## ARTICLE
begin

However, critics were swift to point out that the advice glosses over major real-world barriers. The U.S. personal saving rate stood at just 3.6% in late 2025, according to the Bureau of Economic Analysis, and Vanguard's "How America Saves" report shows average employee 401(k) deferral rates hovering around 7–8% — far below O'Leary's 20% target. With U.S. Census data placing median full-time individual earnings near $63,360, many workers earn less than $69,000, and those who do often face housing, healthcare, and childcare costs that make saving a fifth of gross income extraordinarily difficult.

Fact Check

Evidence from both sides

Supporting Evidence

1

The compound-interest math checks out

At a 10% annualized return, investing $13,800 per year for 30 years yields approximately $2.6 million, and at 8% over 25 years the total reaches roughly $1.1 million, according to calculations published by AOL and Benzinga in early April 2026. The raw arithmetic confirms that consistent contributions at historical market return rates can produce seven-figure outcomes.

2

Historical stock returns support the assumed growth rate

Long-run U.S. large-cap equity total returns have averaged roughly 9–11% nominally over periods stretching back to 1926, a range cited by financial historians and referenced in Washington Post and other reporting. O'Leary's implicit return assumptions fall within this well-documented historical band.

3

The salary figure is within reach for many American workers

U.S. Census data show median earnings for full-time, year-round workers at approximately $63,360, and median household income between $82,000 and $84,000 in 2023–2024. A $69,000 individual salary, while above the individual median, is attainable for a significant portion of the workforce and is below the household median.

end

## RECORDED DATA

begin

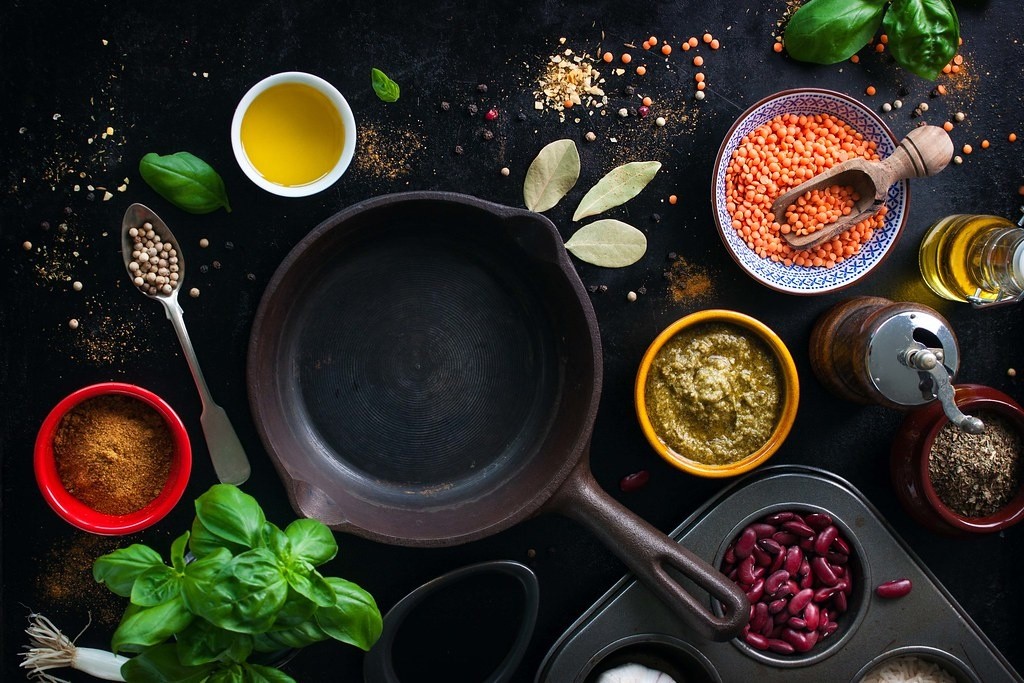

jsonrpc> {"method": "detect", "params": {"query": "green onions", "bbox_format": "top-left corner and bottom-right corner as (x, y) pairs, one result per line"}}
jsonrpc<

end

## EXERCISE INSTRUCTIONS
**a.** In the fact check on O'Leary's saving advice, what was the U.S. personal saving rate in late 2025?
**b.** Reproduce the section of the fact check that opens with the words "Supporting Evidence" and closes with "produce seven-figure outcomes.".
**c.** List the headings of the numbered supporting evidence points in the fact check.
The data aren't needed for anything here.

## PER-TASK ANSWERS
**a.** It was 3.6%, according to the Bureau of Economic Analysis.

**b.**
Supporting Evidence

1

The compound-interest math checks out

At a 10% annualized return, investing $13,800 per year for 30 years yields approximately $2.6 million, and at 8% over 25 years the total reaches roughly $1.1 million, according to calculations published by AOL and Benzinga in early April 2026. The raw arithmetic confirms that consistent contributions at historical market return rates can produce seven-figure outcomes.

**c.**
The compound-interest math checks out
Historical stock returns support the assumed growth rate
The salary figure is within reach for many American workers